CAR-TCR Summit, Boston, MA:

· Presentation: "Utilizing Next Generation Cytokines to Enhance Efficacy and Durability of CAR-Ts"
o Presenter: Mario Marcondes, M.D., Nektar Therapeutics
o Session: Enhancing Efficacy with Combinations
o Date and Time: September 11, 2019, 6:18 – 6:48 p.m. EDT
Oxford Global 2nd Annual Advances In Immuno-Oncology USA Congress, San Diego, CA:

· Presentation: "Harnessing Potent Cytokine Agonist Pathways by Polymer Engineering to Develop Novel Immune Therapeutic Agents"
o Presenter: Loui Madakamutil, Ph.D., Nektar Therapeutics
o Date and Time:October 9, 2019, 12:00 – 12:30 p.m. PDT
American Conference on Pharmacometrics (ACoP) 2019, Orlando, FL:

· Poster Title: "NKTR-262 Released Below Quantifiable Levels of TLR 7/8 Agonist in Human Plasma in Phase 1b/2 Clinical Study as Predicted A-Priori by PK Modeling and Scaling to Humans", Bhasi, K., et al.
o Date: October 20 – 23, 2019
Conference Call to Discuss Second Quarter 2019 Financial Results

Nektar management will host a conference call to review the results beginning at 5:00 p.m. Eastern Time/2:00 p.m. Pacific Time today, Thursday, August 8, 2019.

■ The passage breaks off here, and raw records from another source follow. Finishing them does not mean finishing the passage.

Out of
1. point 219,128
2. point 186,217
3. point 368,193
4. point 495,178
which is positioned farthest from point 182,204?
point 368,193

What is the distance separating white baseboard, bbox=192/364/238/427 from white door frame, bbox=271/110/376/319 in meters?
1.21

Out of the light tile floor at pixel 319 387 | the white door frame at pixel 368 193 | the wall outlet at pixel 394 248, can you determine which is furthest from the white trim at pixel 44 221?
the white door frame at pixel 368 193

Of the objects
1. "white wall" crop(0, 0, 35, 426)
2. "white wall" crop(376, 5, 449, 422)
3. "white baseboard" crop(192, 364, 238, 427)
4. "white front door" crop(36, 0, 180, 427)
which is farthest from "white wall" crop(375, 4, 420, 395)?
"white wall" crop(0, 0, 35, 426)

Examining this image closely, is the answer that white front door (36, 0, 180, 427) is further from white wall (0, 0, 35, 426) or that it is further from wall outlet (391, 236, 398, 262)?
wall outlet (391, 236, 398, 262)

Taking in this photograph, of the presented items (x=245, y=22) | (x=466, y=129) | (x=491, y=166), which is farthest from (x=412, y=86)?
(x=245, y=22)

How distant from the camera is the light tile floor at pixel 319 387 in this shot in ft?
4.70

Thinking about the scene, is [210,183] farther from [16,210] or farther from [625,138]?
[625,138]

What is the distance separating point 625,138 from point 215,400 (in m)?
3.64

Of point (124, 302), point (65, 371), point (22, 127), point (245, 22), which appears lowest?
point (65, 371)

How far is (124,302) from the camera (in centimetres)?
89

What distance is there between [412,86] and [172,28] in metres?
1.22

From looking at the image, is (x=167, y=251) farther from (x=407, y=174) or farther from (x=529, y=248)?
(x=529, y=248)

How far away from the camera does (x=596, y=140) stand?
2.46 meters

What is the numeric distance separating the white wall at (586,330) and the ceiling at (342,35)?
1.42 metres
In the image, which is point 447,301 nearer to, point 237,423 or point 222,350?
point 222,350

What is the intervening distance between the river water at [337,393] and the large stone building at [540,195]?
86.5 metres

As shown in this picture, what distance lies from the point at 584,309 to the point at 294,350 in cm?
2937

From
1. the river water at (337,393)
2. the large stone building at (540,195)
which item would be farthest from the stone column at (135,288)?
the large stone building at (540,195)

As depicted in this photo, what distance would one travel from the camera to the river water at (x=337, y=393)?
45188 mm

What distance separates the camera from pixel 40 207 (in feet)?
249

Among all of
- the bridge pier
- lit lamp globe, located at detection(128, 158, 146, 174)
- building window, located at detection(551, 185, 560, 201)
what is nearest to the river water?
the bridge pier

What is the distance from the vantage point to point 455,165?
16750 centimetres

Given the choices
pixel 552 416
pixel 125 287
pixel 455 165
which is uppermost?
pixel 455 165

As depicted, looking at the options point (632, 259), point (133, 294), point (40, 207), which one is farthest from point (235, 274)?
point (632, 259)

This press release and a live Webcast of the conference call can be accessed through a link that is posted on the home page and Investors section of the Nektar website: View Source The web broadcast of the conference call will be available for replay through Monday, September 9, 2019.

To access the conference call, follow these instructions:

Dial: (877) 881-2183 (U.S.); (970) 315-0453 (international)
Passcode: 2879328 (Nektar Therapeutics is the host)

In the event that any non-GAAP financial measure is discussed on the conference call that is not described in the press release, or explained on the conference call, related information will be made available on the Investors page at the Nektar website as soon as practical after the conclusion of the conference call.